Last August I posted on “Con Campbell’s Book on Verbal Aspect Released in Carson’s SBG Series.” His second volume, a companion to the first, is now hot off the press:
Constantine R. Campbell, Verbal Aspect and Non-Indicative Verbs: Further Soundings in the Greek of the New Testament (ed. D. A. Carson; Studies in Biblical Greek 15; New York: Lang, 2008), xiv + 155 pp.
Carson writes in the series editor’s preface,
One of the self-imposed limitations of Dr Campbell’s earlier volume in this series, Verbal Aspect, the Indicative Mood, and Narrative: Soundings in the Greek of the New Testament, was the restriction of the analysis to verbs in the indicative mood found in narrative settings.
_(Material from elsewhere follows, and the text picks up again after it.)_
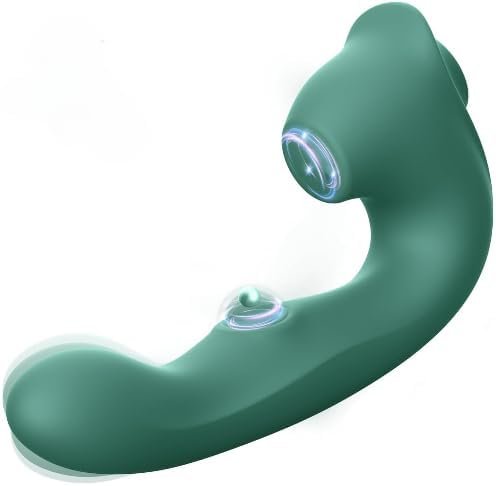 3-in-1 Triple Motor G-Spot Vibrator for Women CU56052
The book you now hold in your hand plugs part of that gap: Dr Campbell now does for the non-indicative verbs what he earlier did for the indicative. His approach is similar: judicious soundings, careful examination of the context, thoughtful translation—all couched in highly readable prose. The two volumes belong together, and together they establish one of the most credible (and certainly accessible) analyses of verbal aspect in the Greek of the New Testament. The issues are complex and frequently subtle, so inevitably grammarians will differ in their assessments of some elements of Dr Campbell’s presentation. Nevertheless this contribution is strong evidence (if more evidence is needed) that verbal aspect theory has come of age and cannot responsibly be ignored by New Testament scholars (pp. xi–xii).
Related: Andrew David Naselli, “A Brief Introduction to Verbal Aspect Theory in New Testament Greek,” Detroit Baptist Seminary Journal 12 (2007): 17–28.